- **EXERCISE REQUIREMENTS**
Working from the records below, return word for word the line that contains "Apartament cu 2" and each line after it, ending with the last. Skip all pictures.

Start of DATASET RECORDS

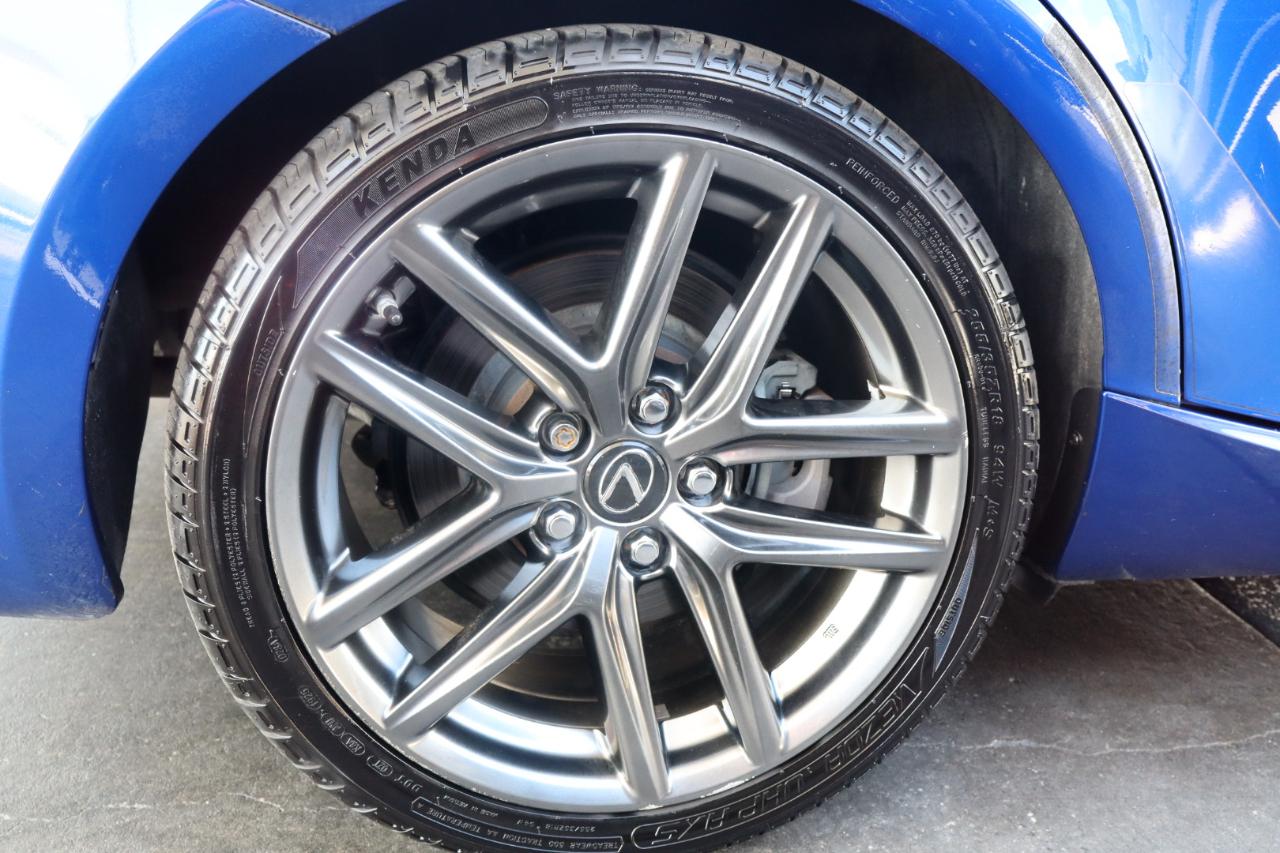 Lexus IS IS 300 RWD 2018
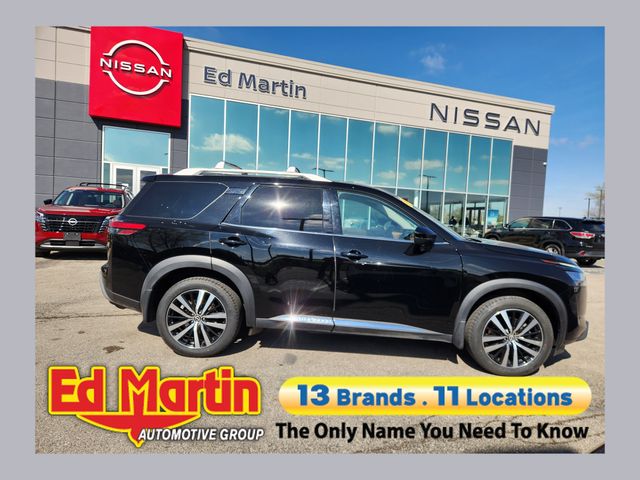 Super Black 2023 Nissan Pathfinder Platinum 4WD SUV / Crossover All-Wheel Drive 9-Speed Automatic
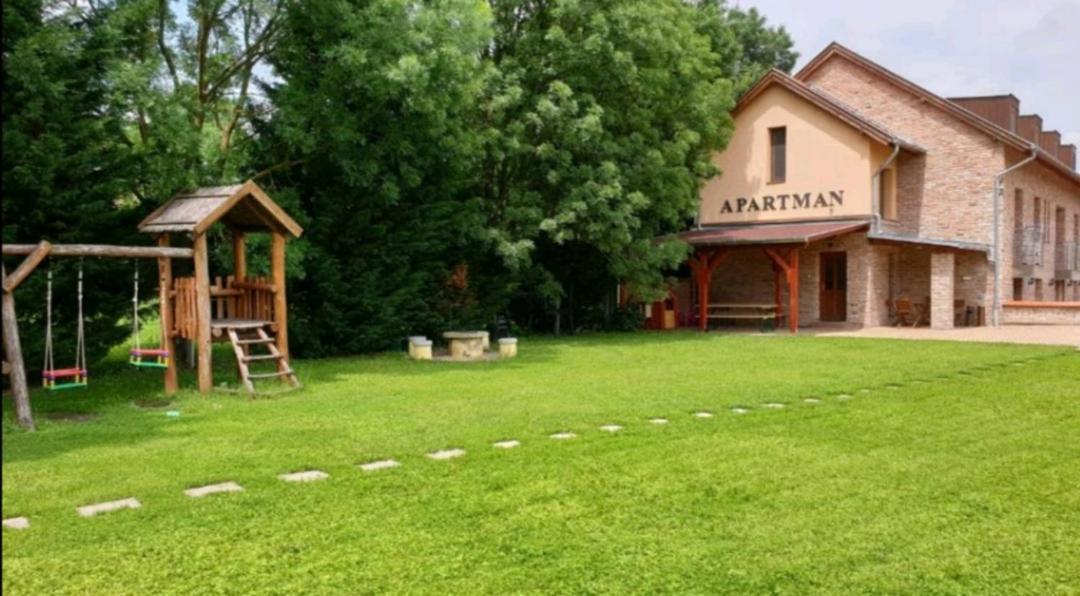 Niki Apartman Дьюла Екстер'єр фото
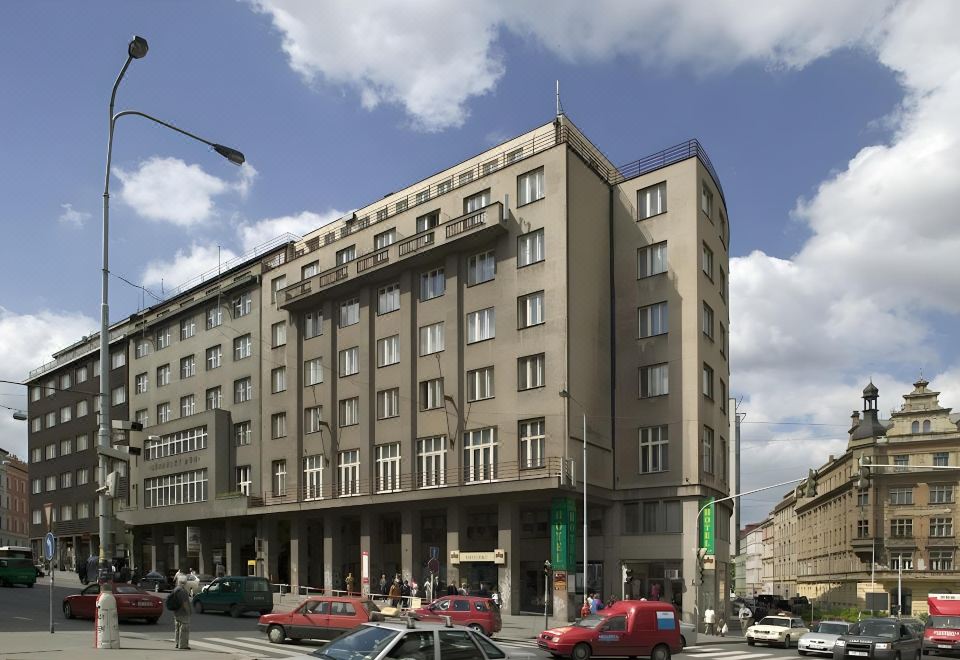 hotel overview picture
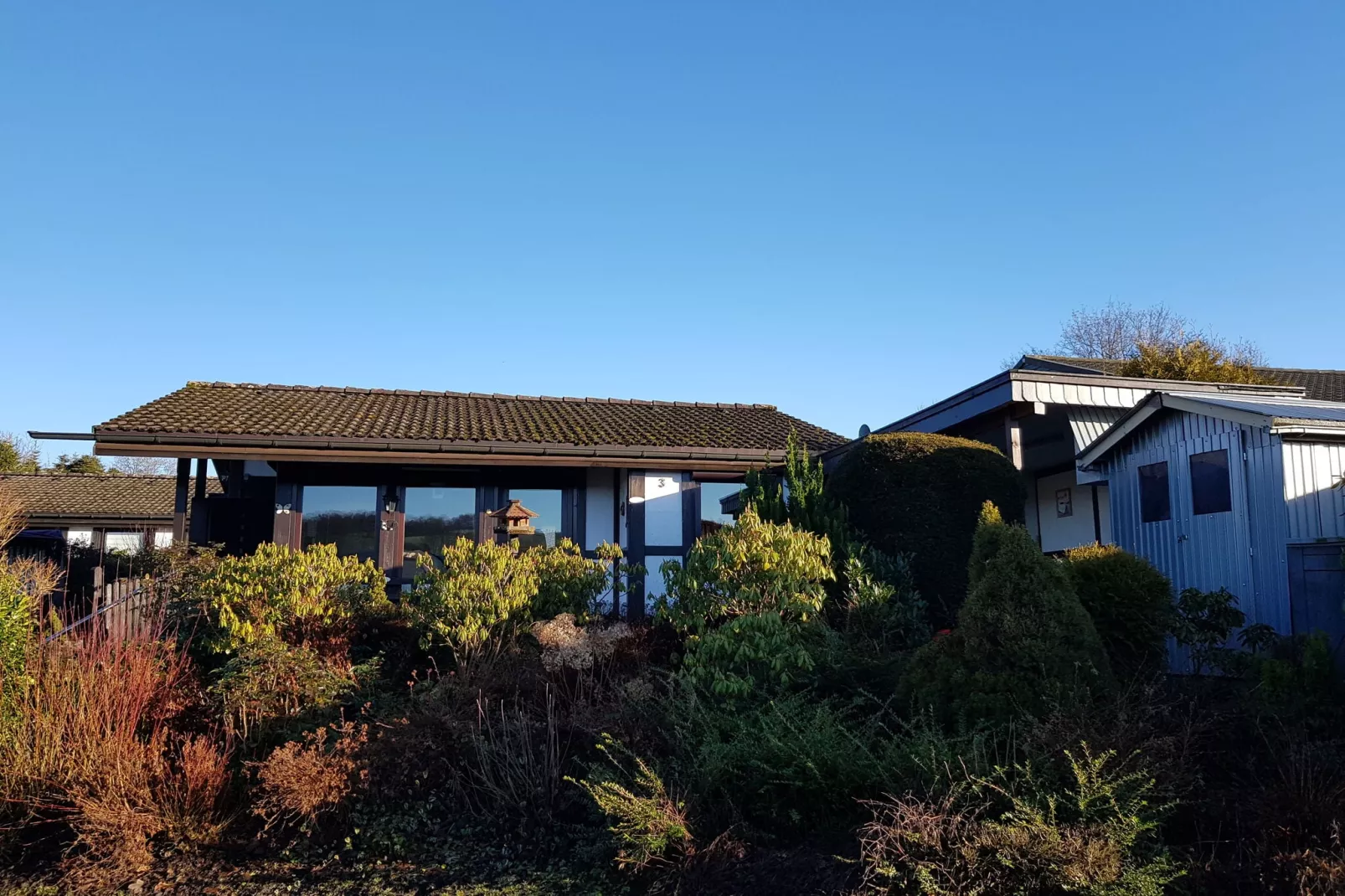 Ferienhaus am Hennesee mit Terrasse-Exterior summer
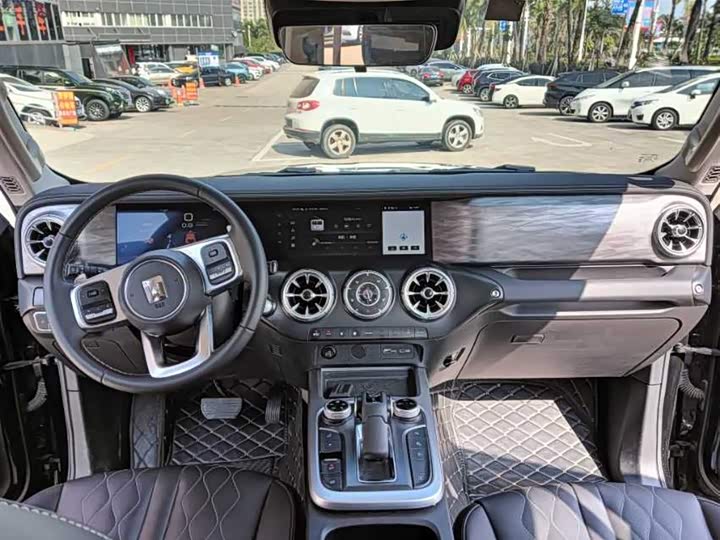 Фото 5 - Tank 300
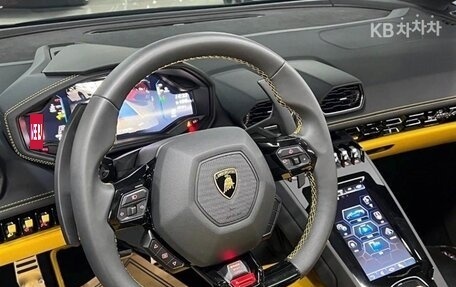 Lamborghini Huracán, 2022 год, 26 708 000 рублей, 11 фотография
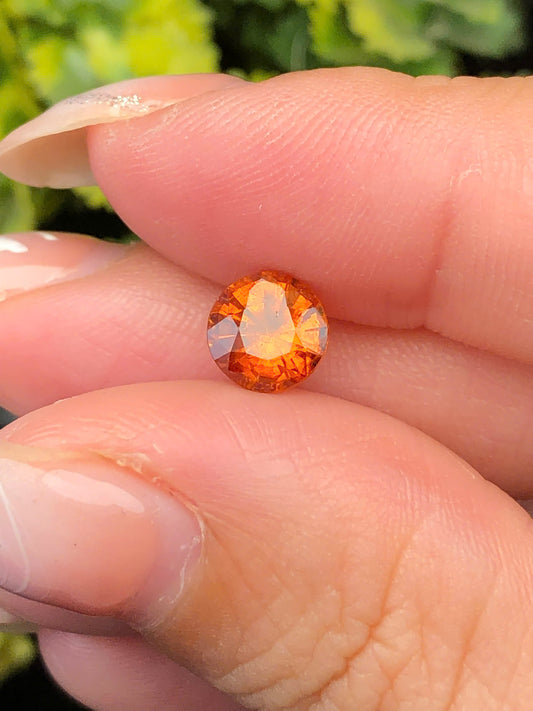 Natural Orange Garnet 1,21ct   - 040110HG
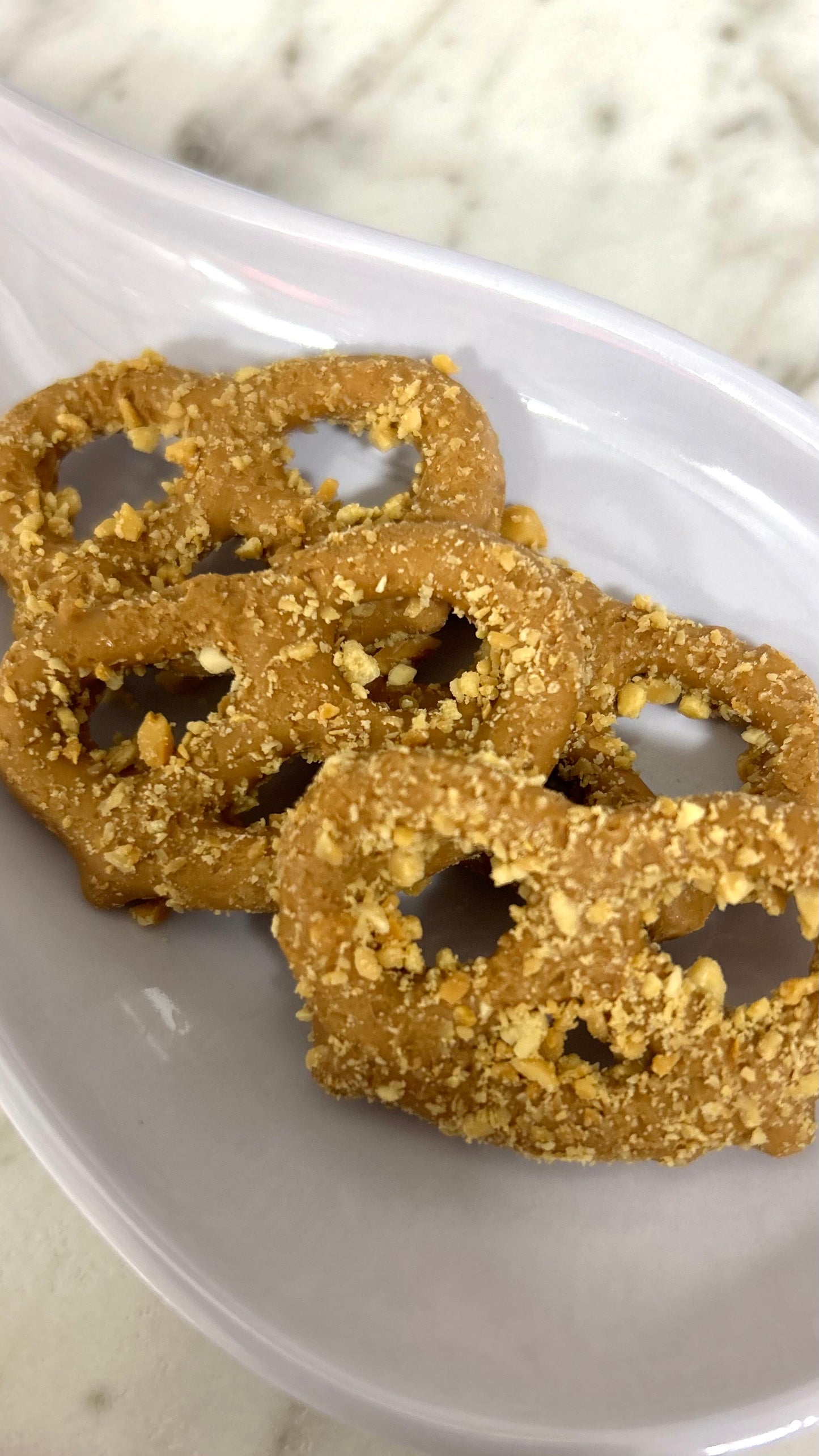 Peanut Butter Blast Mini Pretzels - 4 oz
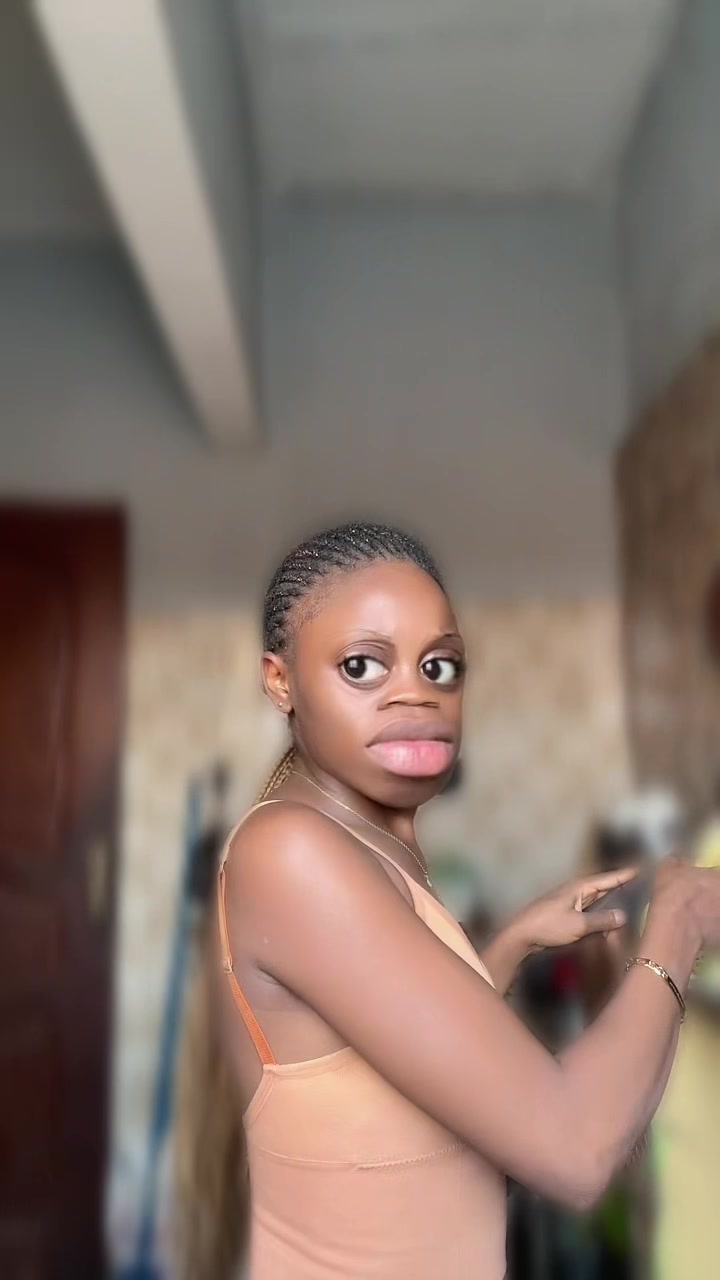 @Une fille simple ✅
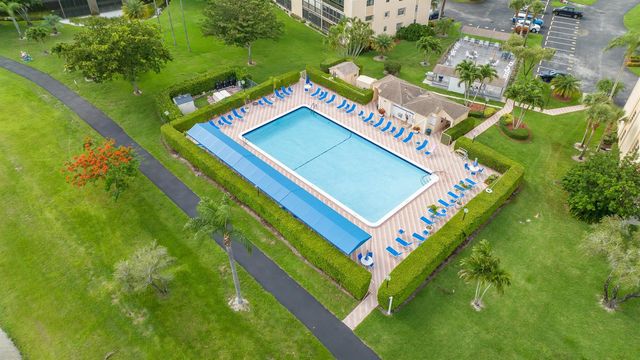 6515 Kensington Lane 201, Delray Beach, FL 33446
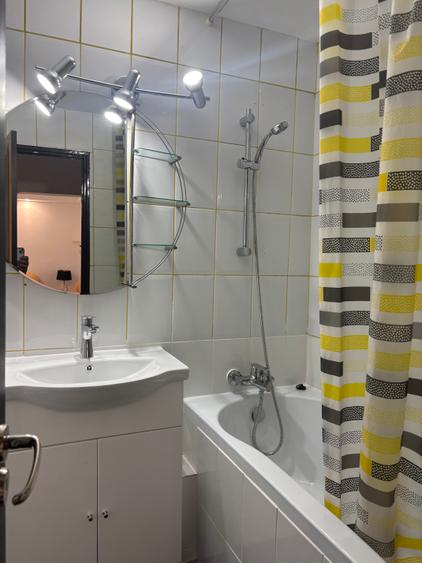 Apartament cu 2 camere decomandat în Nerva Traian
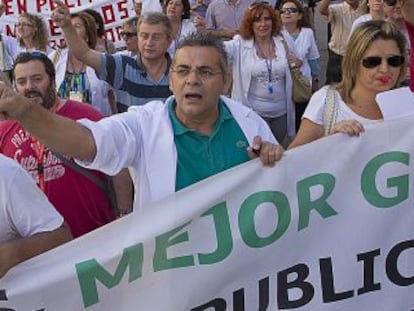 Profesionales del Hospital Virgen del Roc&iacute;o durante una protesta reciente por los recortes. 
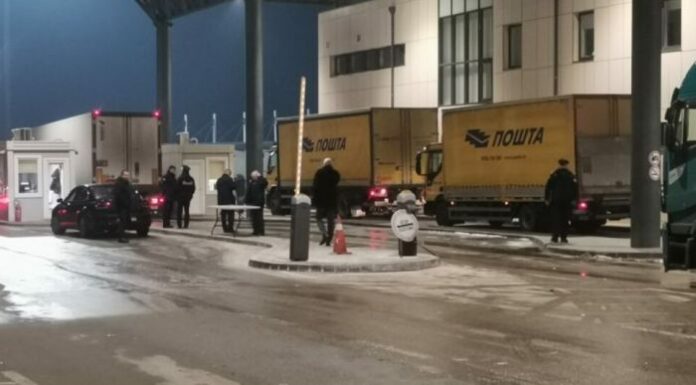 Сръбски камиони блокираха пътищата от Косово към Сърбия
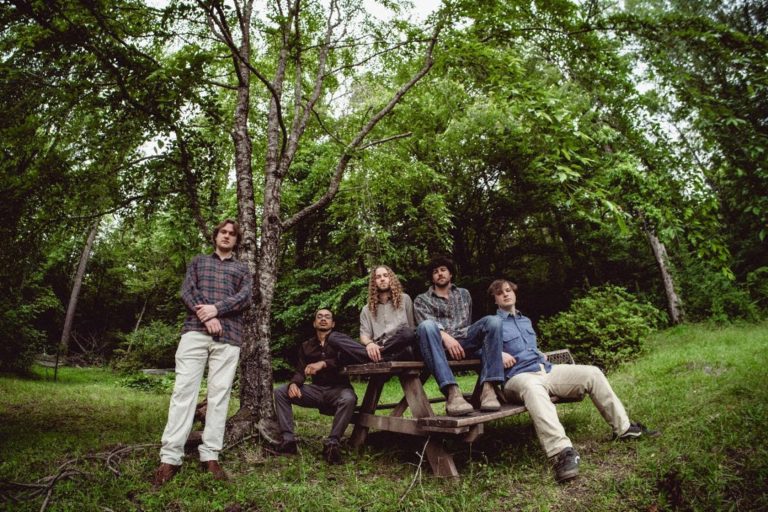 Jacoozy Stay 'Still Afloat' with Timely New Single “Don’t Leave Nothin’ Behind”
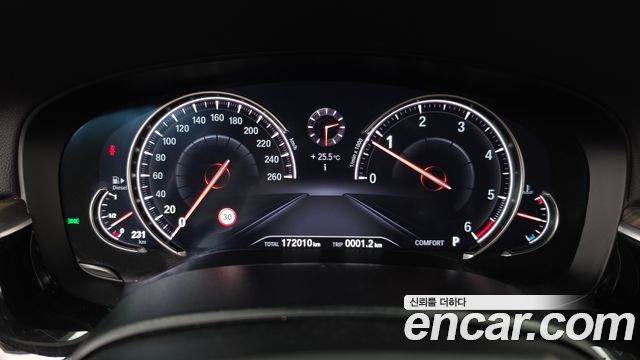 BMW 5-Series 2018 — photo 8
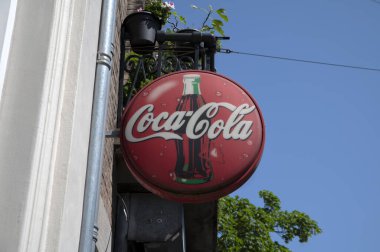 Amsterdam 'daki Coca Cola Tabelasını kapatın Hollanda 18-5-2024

End of DATASET RECORDS

- **SOLUTION FOR THIS PROBLEM**
 Apartament cu 2 camere decomandat în Nerva Traian
 Profesionales del Hospital Virgen del Roc&iacute;o durante una protesta reciente por los recortes. 
 Сръбски камиони блокираха пътищата от Косово към Сърбия
 Jacoozy Stay 'Still Afloat' with Timely New Single “Don’t Leave Nothin’ Behind”
 BMW 5-Series 2018 — photo 8
 Amsterdam 'daki Coca Cola Tabelasını kapatın Hollanda 18-5-2024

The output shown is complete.